The Dublin Docklands Development Authority (DDDA), under its new chairman, Lar Bradshaw, has just come up with a #1.6bn plan to revitalise the city's grim inner heart through technology-led industries. Of this, #350m is to come from the public sector and #1.25m from the private sector. The plan also involves a digital park, 10,000 new houses and promises 30,000 to 40,000 new jobs over the next 15 years.
Professor Ryan estimates that there are now at least 16,000 software developers in Ireland. Though most work for the 120 overseas companies in Ireland, they also work for 340 home-grown companies, notably CBT Systems, a leading provider of software training packages, which floated on Nasdaq last year.

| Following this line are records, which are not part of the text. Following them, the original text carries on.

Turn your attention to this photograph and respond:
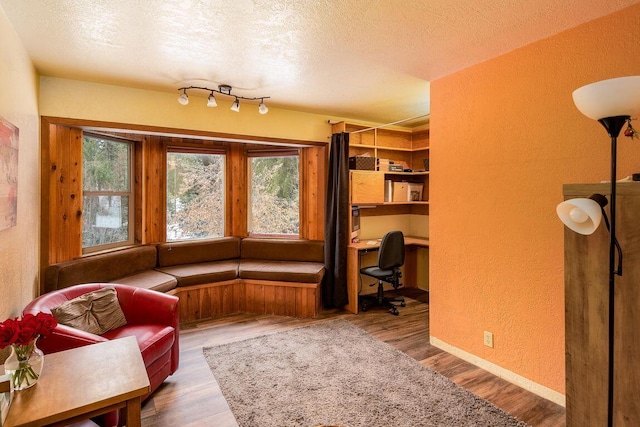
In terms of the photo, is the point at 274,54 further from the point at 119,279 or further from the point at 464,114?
the point at 119,279

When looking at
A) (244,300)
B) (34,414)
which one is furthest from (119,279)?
(34,414)

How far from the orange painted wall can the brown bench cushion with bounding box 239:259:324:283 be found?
4.67ft

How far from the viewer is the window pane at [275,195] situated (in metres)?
4.80

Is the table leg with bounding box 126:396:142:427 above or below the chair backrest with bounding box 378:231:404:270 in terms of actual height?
below

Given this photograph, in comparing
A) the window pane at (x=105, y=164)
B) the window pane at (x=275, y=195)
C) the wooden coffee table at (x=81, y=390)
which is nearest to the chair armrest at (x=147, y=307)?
the wooden coffee table at (x=81, y=390)

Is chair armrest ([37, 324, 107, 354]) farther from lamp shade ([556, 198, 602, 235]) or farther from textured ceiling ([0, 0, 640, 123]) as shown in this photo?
lamp shade ([556, 198, 602, 235])

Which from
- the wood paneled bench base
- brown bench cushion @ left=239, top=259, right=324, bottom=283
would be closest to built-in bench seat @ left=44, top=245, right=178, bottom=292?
the wood paneled bench base

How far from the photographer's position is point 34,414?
1265mm

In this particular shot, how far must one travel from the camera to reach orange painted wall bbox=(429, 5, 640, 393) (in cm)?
209

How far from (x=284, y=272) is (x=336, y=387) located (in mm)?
1728

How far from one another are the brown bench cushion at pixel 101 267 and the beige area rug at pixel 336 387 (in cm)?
138

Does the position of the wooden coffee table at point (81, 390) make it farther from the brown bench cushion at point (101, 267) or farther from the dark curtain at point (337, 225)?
the dark curtain at point (337, 225)

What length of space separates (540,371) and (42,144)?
4.39 m

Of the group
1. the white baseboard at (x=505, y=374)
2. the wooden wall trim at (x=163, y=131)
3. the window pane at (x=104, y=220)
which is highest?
the wooden wall trim at (x=163, y=131)
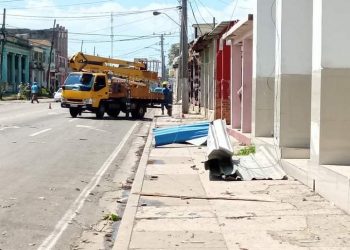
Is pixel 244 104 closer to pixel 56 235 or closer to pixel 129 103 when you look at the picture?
pixel 56 235

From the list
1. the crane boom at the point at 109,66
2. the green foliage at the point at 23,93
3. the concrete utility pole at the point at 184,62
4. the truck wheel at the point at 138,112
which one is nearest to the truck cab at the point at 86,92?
the crane boom at the point at 109,66

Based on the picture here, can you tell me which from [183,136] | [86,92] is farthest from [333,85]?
[86,92]

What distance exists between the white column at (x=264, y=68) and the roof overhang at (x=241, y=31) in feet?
4.31

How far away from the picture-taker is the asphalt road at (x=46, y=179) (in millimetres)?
7820

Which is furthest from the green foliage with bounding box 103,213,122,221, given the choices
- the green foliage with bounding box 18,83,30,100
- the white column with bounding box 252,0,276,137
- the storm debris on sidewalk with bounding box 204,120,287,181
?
the green foliage with bounding box 18,83,30,100

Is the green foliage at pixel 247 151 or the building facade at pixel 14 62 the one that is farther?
the building facade at pixel 14 62

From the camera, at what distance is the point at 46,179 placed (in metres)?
11.8

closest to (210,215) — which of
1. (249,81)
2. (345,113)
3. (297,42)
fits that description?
(345,113)

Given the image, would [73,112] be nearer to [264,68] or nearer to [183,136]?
[183,136]

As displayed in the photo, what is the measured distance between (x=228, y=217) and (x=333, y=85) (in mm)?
2816

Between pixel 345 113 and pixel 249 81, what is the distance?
8.82 meters

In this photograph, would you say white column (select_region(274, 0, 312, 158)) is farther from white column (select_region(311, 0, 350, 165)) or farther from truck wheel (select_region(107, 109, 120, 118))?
truck wheel (select_region(107, 109, 120, 118))

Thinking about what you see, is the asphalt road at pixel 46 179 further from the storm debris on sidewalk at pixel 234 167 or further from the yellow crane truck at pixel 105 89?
the yellow crane truck at pixel 105 89

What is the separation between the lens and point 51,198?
1002cm
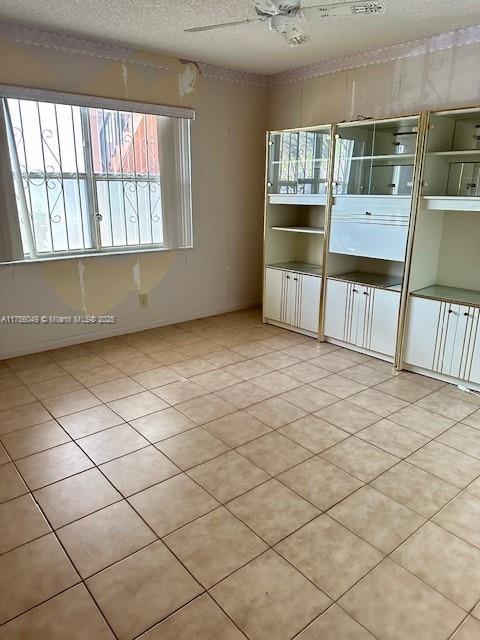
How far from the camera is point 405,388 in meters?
3.56

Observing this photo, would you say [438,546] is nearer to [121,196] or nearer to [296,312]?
[296,312]

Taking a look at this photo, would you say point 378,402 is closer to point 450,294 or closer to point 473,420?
point 473,420

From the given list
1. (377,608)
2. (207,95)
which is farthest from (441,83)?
(377,608)

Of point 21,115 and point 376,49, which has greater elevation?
point 376,49

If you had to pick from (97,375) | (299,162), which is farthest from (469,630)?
(299,162)

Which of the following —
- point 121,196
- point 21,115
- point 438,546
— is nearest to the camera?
point 438,546

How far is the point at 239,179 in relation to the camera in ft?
17.5

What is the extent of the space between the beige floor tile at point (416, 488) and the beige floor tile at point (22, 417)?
7.04 feet

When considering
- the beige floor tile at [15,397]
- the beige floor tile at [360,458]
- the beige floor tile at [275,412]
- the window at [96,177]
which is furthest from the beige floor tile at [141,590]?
the window at [96,177]

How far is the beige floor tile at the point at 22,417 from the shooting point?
2938 mm

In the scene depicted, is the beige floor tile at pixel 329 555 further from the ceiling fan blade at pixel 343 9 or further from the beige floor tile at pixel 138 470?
the ceiling fan blade at pixel 343 9

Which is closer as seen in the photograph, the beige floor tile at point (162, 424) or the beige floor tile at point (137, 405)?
the beige floor tile at point (162, 424)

Foreign companies are also buying up the best. Aldiscan, which makes software for GSM phones, was recently acquired by Logica and Kindle; a 400-person banking software house was recently bought by Misys. Some, like Iona Technologies, founded by chairman Annrai O'Toole, grew out of research projects and are now recognised as global leaders in technology development.
Overall, the IDA estimates the number of IT specialists in Ireland will rise to 20,000 by the millennium.
At the other end of the spectrum, there is a growing number of call centre operations which need people with language skills who provide much lower-level technical support. Courses have also been set up specifically to supply people with these skills. One such is a free two-year diploma course which will equip 504 people with telesales and language skills. Students get a #2,000 grant.
The strongest factor to suggest that Ireland's IT industry has a bright future is the continued interest across all sections of the population and at the heart of business, education and government. Every candidate currently preparing for the forthcoming presidential election has a Web site, and the battle certainly promises to be played out in cyberspace.
Meanwhile, Telecom Eireann, the state-owned telco, has recently announced that Ennis, a small town in County Clare, is the winner of its Information Age Town project. Every house and business in the town will be hooked up and the occupants will each receive training in the latest hardware and software, at a cost of #15m.
The inhabitants may be pondering whether the Internet will make it easier to get a pint of Guinness at closing time.
Finding some relief
Grants are available to foreign firms from the IDA, relating to the number of jobs created. Software development qualifies for a special low rate of 10% corporation tax. Within special Enterprise Zones, capital allowances of up to 100% are allowed for refurbishing buildings. If the occupier does not own the building, he can claim relief for up to 10 years. Rates relief is also allowed for 10 years. However, the European Union is seeking clarification from the Irish government on special tax relief in these areas and will deliver its findings at the end of October 1997.